🤖 AI Summary
This work addresses the lack of theoretical grounding in existing sparse coordination graphs for determining edge existence and information capacity, which hinders their ability to capture structural relationships among heterogeneous agents. Building upon the Graph Information Bottleneck (GIB) framework, the authors introduce a group-aligned block-diagonal prior that rigorously constrains the variational bound of topology learning, enabling the construction of a task-driven sparse coordination graph. By decomposing the objective function into group-wise blocks, the method achieves differentiated edge density control and allocates communication bandwidth according to a water-filling principle, preserving only task-relevant information. Experimental results demonstrate that the proposed approach significantly enhances collaboration efficiency and scalability in multi-agent systems while maintaining strong theoretical interpretability.
📝 Abstract
Coordination graphs are a central abstraction in cooperative multi-agent reinforcement learning (MARL), yet existing sparse-graph learners lack a theoretically grounded mechanism to decide which edges should exist and how much information each edge should carry.
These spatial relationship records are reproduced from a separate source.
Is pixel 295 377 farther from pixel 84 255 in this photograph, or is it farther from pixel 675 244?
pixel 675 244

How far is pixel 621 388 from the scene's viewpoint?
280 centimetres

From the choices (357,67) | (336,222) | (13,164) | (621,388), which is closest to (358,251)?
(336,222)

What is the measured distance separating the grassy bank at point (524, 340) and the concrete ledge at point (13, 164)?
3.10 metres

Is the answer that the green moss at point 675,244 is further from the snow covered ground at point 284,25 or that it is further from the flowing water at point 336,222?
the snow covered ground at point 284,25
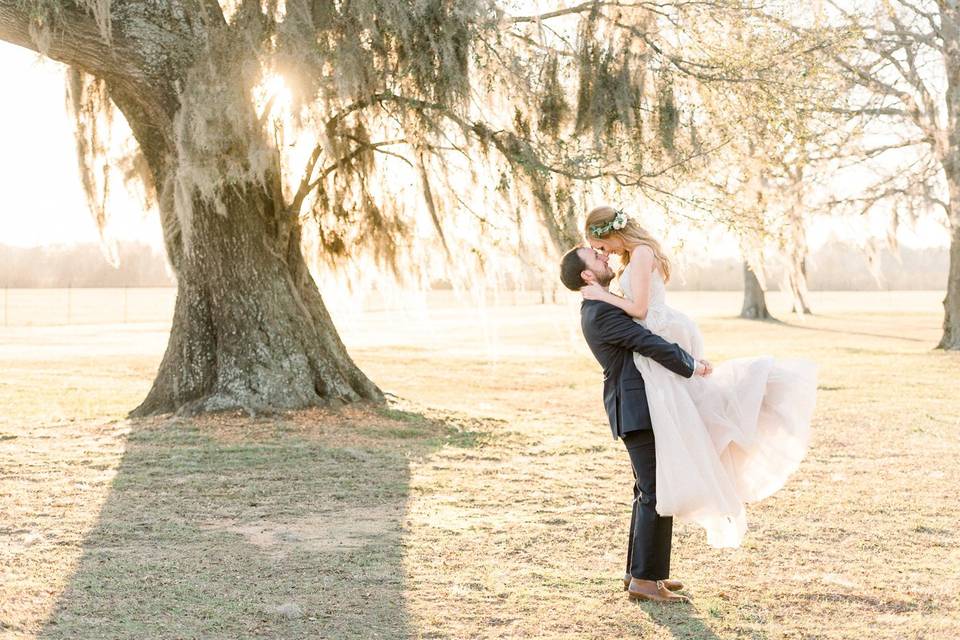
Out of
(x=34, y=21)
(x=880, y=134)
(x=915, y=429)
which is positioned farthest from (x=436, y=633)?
(x=880, y=134)

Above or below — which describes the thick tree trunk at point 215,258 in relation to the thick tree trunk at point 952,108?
below

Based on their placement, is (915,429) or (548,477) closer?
(548,477)

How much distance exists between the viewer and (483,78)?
31.3 ft

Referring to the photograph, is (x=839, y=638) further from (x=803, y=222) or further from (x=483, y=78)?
(x=803, y=222)

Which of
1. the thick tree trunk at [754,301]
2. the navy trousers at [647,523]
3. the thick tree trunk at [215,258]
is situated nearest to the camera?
the navy trousers at [647,523]

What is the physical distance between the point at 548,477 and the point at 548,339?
786 inches

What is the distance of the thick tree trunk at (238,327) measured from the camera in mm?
10195

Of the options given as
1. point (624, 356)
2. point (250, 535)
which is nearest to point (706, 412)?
point (624, 356)

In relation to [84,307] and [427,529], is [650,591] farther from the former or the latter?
[84,307]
Current methods rely on heuristic criteria that offer no formal guarantee on the learned topology, and no principled way to allocate different communication capacities to structurally different agent relationships. To address this, we propose Heterogeneous Information-Bottleneck Coordination Graphs (HIBCG), which learns a group-aware sparse graph in which both edge existence and message capacity are theoretically justified. With the graph information bottleneck (GIB) serving as the underlying tool, HIBCG first constructs a group-aligned block-diagonal prior that provides a closed-form criterion for edge retention -- determining which edges should exist and at what density per group block -- and then controls per-agent feature bandwidth on the resulting topology, compressing messages to retain only task-relevant content. We prove that the group-aligned prior strictly tightens the variational bound on topology learning, that the objective decomposes per group block, enabling differential edge control, and that capacity allocation follows a water-filling principle.